# My Other Pets :)



## Elliriyanna (Dec 16, 2014)

I can't believe I have been here over a year and have never introduced my dog and cat

Ryli is my shih-poo/ toy fox terrier and he is my pride and joy. I love this little boy so much and I am not at all ashamed to say that he may be a bit rotten ( in that he has so many toys, blankets and don't forget love, but not a case of little dog syndrome... usually ... but I try)


























Emma My Torti ... She is such a daddies girl.


----------



## Killerbudgie (Jan 27, 2010)

I have two cats and a dog.....had two but my fav had a seizure fell down stairs and broke her back so had to be put down. Spent allot of money on her for only 4 years....never will do that again.


----------



## Elliriyanna (Dec 16, 2014)

My dog is only going on 3, the cat is going on 5 ... I would never regret their vet bills even if they passed away early, because its allowed them to have the quality of life they deserve. In fact, Once I can I plan to adopt my dogs brother.


----------



## FaeryBee (May 9, 2011)

*Ryli has the cutest little face and such expressive eyes! 
I can tell Ryli has all the lady dogs in the neighborhood hoping he'll send them a glance when he's out for a walk. 

Emma has beautiful fur. She looks like a very big kitty and pleased as punch to have her cat-naps on "her" bed (which she sometimes allows the humans to share).

Thanks for sharing the pictures. *


----------



## chirper (Dec 29, 2014)

Nice pictures and adorable pets


----------



## Elliriyanna (Dec 16, 2014)

FaeryBee said:


> *Ryli has the cutest little face and such expressive eyes!
> I can tell Ryli has all the lady dogs in the neighborhood hoping he'll send them a glance when he's out for a walk.
> 
> Emma has beautiful fur.
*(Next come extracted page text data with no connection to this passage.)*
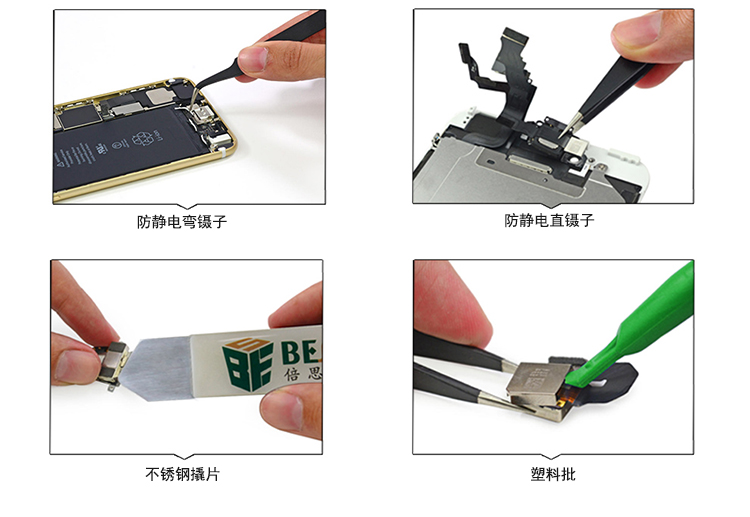 防静电弯镊子

防静电直镊子

BE
倍思

不锈钢撬片

塑料批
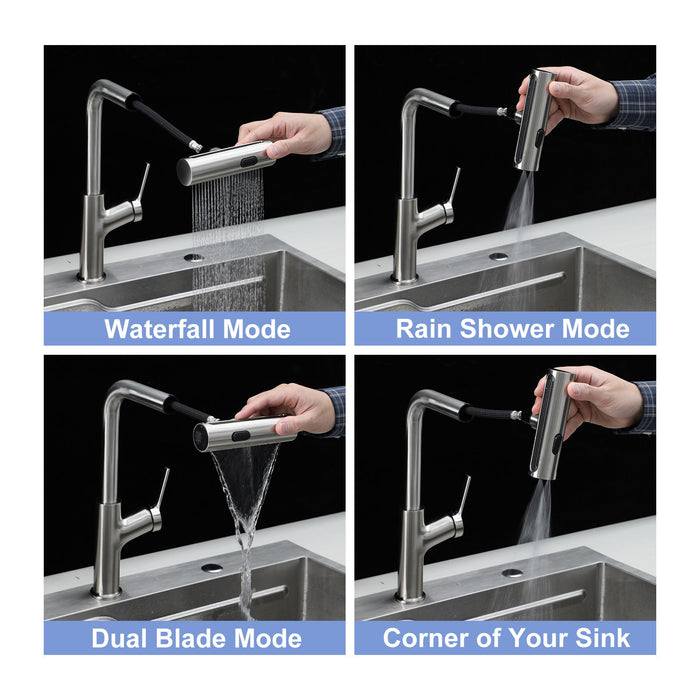 Waterfall Mode

Rain Shower Mode

Dual Blade Mode

Corner of Your Sink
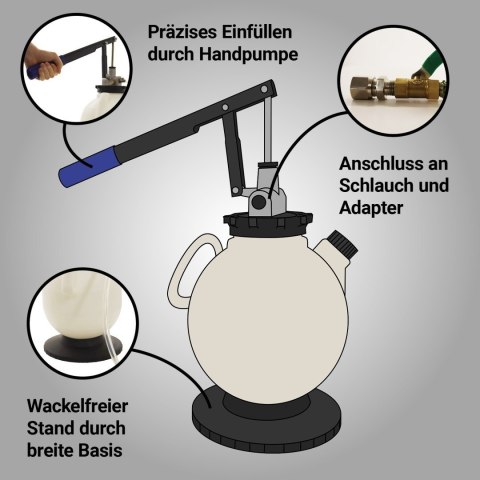 Präzises Einfüllen durch Handpumpe

Anschluss an Schlauch und Adapter

Wackelfreier Stand durch breite Basis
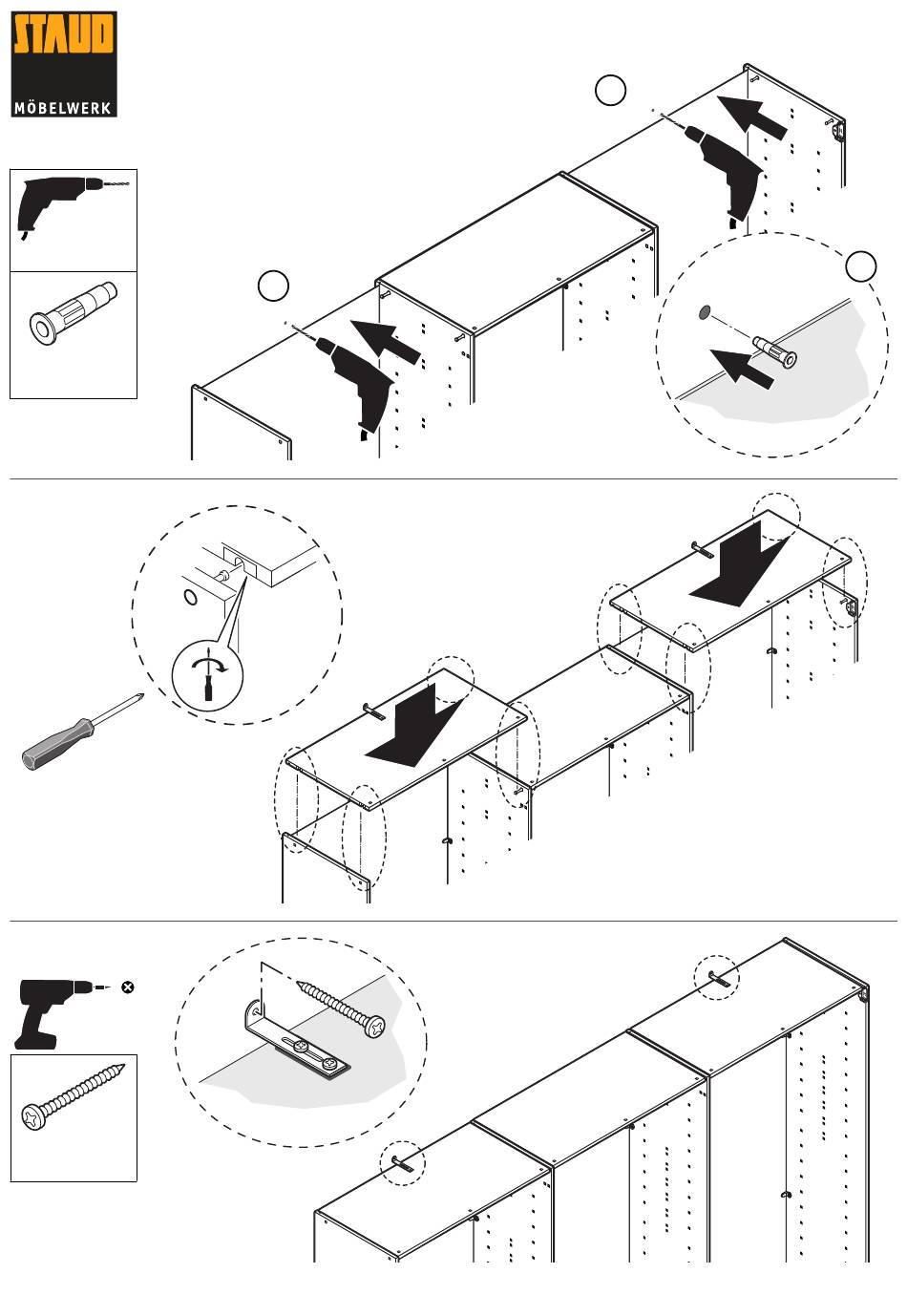 STAUD
MÖBELWERK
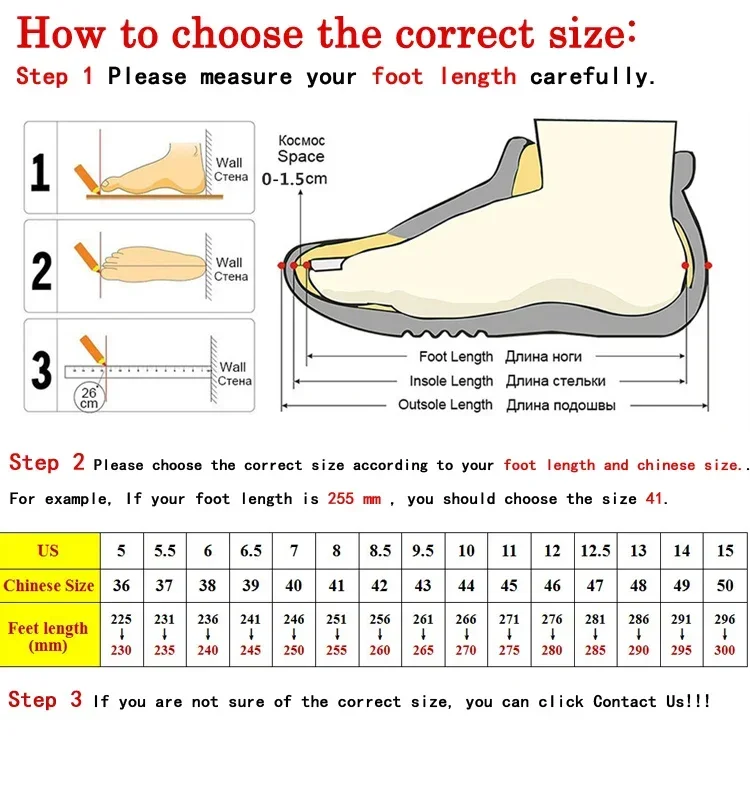 How to choose the correct size:
Step 1 Please measure your foot length carefully.

1 Wall Стена
2 Wall Стена
3 Wall Стена 26 cm

Космос Space 0-1.5cm

Foot Length Длина ноги
Insole Length Длина стельки
Outsole Length Длина подошвы

Step 2 Please choose the correct size according to your foot length and chinese size..
For example, If your foot length is 255 mm , you should choose the size 41.

| US | 5 | 5.5 | 6 | 6.5 | 7 | 8 | 8.5 | 9.5 | 10 | 11 | 12 | 12.5 | 13 | 14 | 15 |
|---|---|---|---|---|---|---|---|---|---|---|---|---|---|---|---|
| Chinese Size | 36 | 37 | 38 | 39 | 40 | 41 | 42 | 43 | 44 | 45 | 46 | 47 | 48 | 49 | 50 |
| Feet length (mm) | 225 ↓ 230 | 231 ↓ 235 | 236 ↓ 240 | 241 ↓ 245 | 246 ↓ 250 | 251 ↓ 255 | 256 ↓ 260 | 261 ↓ 265 | 266 ↓ 270 | 271 ↓ 275 | 276 ↓ 280 | 281 ↓ 285 | 286 ↓ 290 | 291 ↓ 295 | 296 ↓ 300 |

Step 3 If you are not sure of the correct size, you can click Contact Us!!!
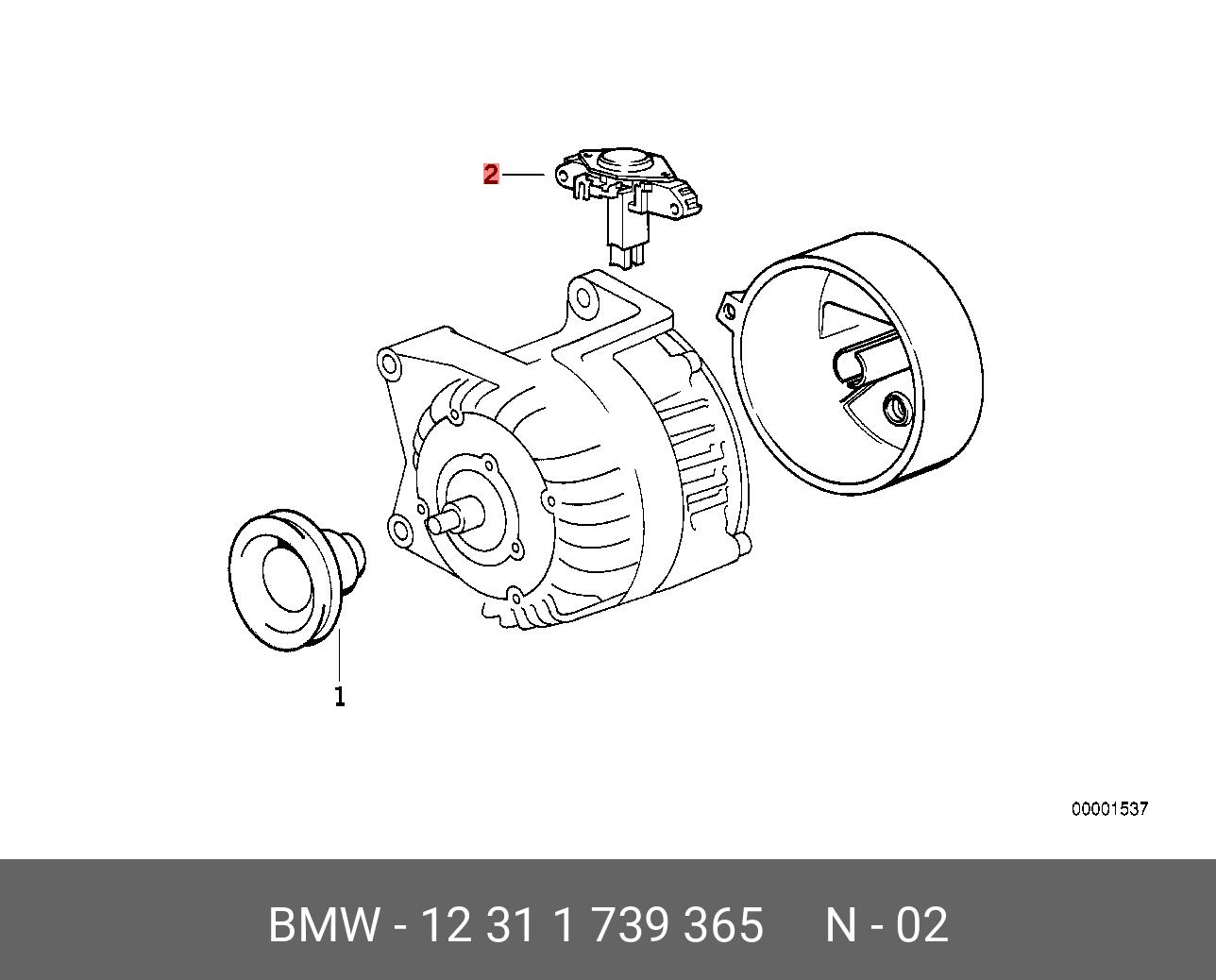 2

1

00001537

BMW - 12 31 1 739 365     N - 02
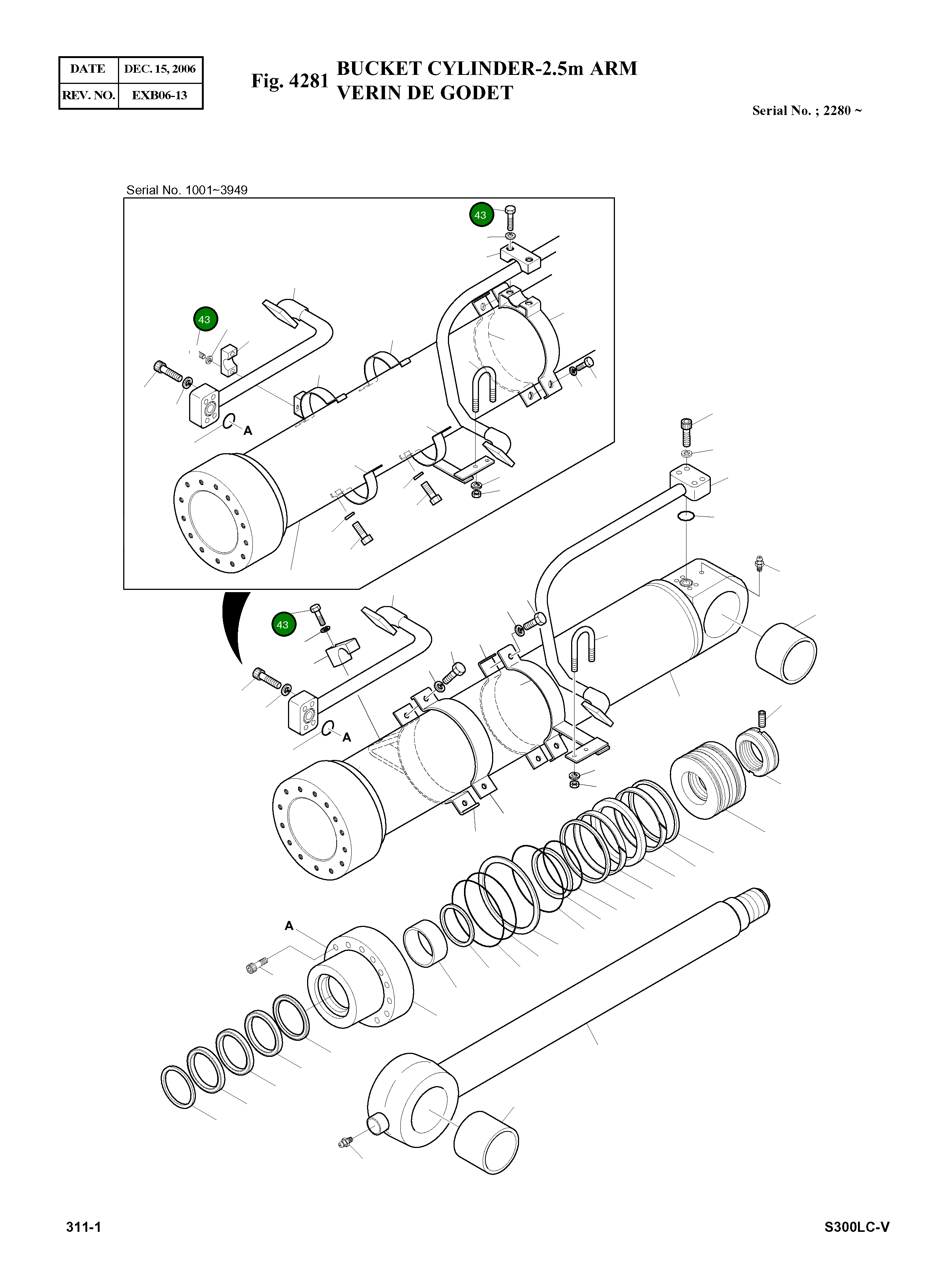 | DATE | DEC. 15, 2006 |
|---|---|
| REV. NO. | EXB06-13 |

Fig. 4281 BUCKET CYLINDER-2.5m ARM
VERIN DE GODET

Serial No. ; 2280 ~

Serial No. 1001~3949

43

43

A

43

A

A

311-1

S300LC-V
She looks like a very big kitty and pleased as punch to have her cat-naps on "her" bed (which she sometimes allows the humans to share).
> ...


LOL ... actually Ry has a " boyfriend" across the street ... but we dont judge lol

Emma is only a normal sized cat I think its the way she was laying. Thank you though, she is amazingly soft, and yes she is kind enough to sometimes let us share her bed.

I had to share these pictures from tonight, How dare I make him sleep in such an uncomfy bed LOL

( actually I have another blanket for him in the works, no more hand me downs for my little man)


----------



## aluz (Jul 24, 2011)

It's really nice to meet your furry pets, Ryli and Emma seem to be really sweet!
Thank you for sharing these pics with us!


----------



## Elliriyanna (Dec 16, 2014)

Thank you  Emma is usually sweet lol, And Ryli is my best friend. I love him more than anything. Even if they can both be a bit of a handful sometimes, I wouldn't trade it for the world.


----------



## StarlingWings (Mar 15, 2013)

Thank you for introducing us to your other darlings! Ryli and Emma are both beautiful and they have that look about them that seems to say "Yeah, we're spoiled--so what?"  

Beautiful pictures of your sweet dog and cat


----------



## Elliriyanna (Dec 16, 2014)

Ry is going to be so happy ... We are finally setting up the wii in the living room so we can cuddle and watch Netflix together.


----------



## eduardo (Jul 24, 2011)

*They are adorable *


----------



## Elliriyanna (Dec 16, 2014)

Thanks, I could easily turn this into a picture thread lol, Other than my pets the other thing I love is photography, even if I am still learning the basics.


----------